**SUPPLIED ENTRIES:**
┄┄┄┄┄┄┄┄┄┄┄┄┄┄┄┄┄┄┄┄

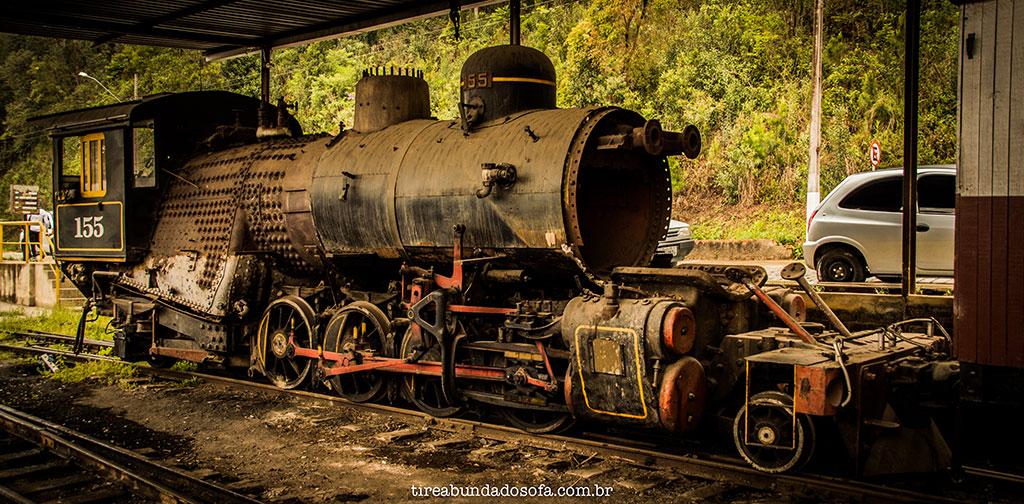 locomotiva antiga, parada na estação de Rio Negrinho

┄┄┄┄┄┄┄┄┄┄┄┄┄┄┄┄┄┄┄┄

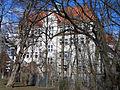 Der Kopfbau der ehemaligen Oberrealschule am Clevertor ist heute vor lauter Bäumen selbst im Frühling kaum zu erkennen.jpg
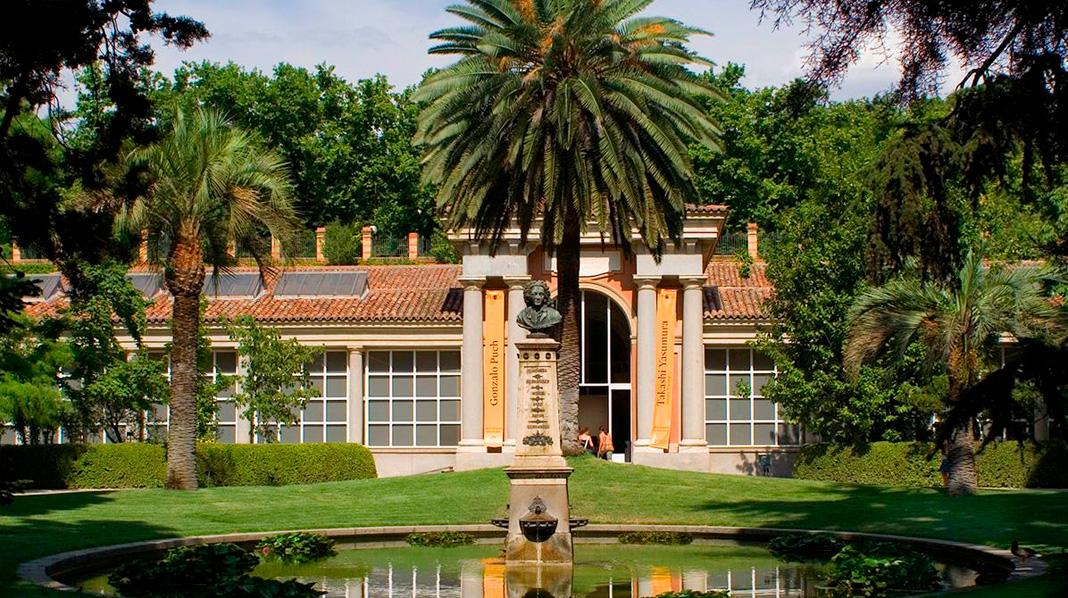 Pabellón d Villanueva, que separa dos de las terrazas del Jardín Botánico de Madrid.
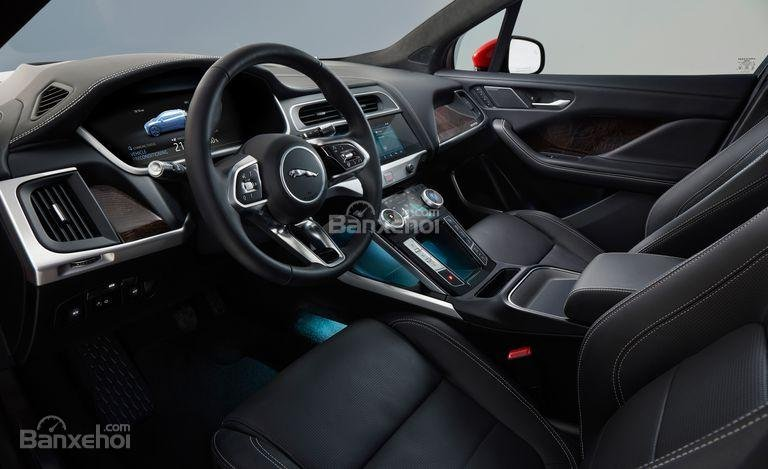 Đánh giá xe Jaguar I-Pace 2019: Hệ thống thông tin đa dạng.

┄┄┄┄┄┄┄┄┄┄┄┄┄┄┄┄┄┄┄┄

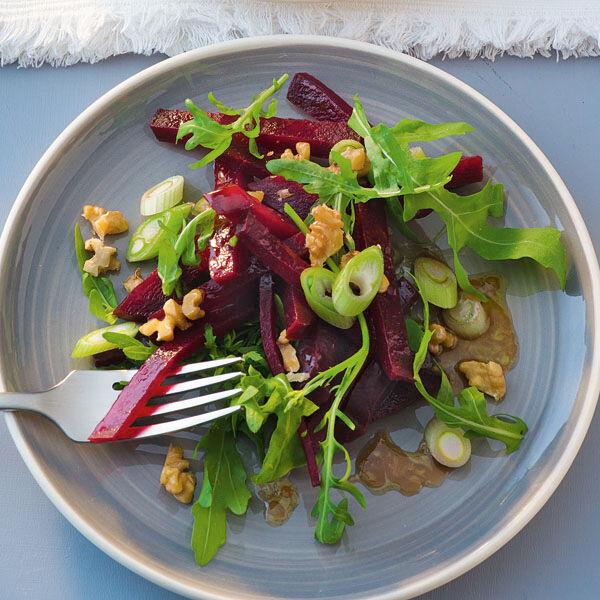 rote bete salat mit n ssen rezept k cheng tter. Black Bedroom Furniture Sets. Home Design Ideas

┄┄┄┄┄┄┄┄┄┄┄┄┄┄┄┄┄┄┄┄

**TASK STATEMENT:** Write out again exactly the lines above from the one with "Der Kopfbau der" through the one with "Đánh giá xe", adding no other lines and no pictures.

**TASK RESULT:**
 Der Kopfbau der ehemaligen Oberrealschule am Clevertor ist heute vor lauter Bäumen selbst im Frühling kaum zu erkennen.jpg
 Pabellón d Villanueva, que separa dos de las terrazas del Jardín Botánico de Madrid.
 Đánh giá xe Jaguar I-Pace 2019: Hệ thống thông tin đa dạng.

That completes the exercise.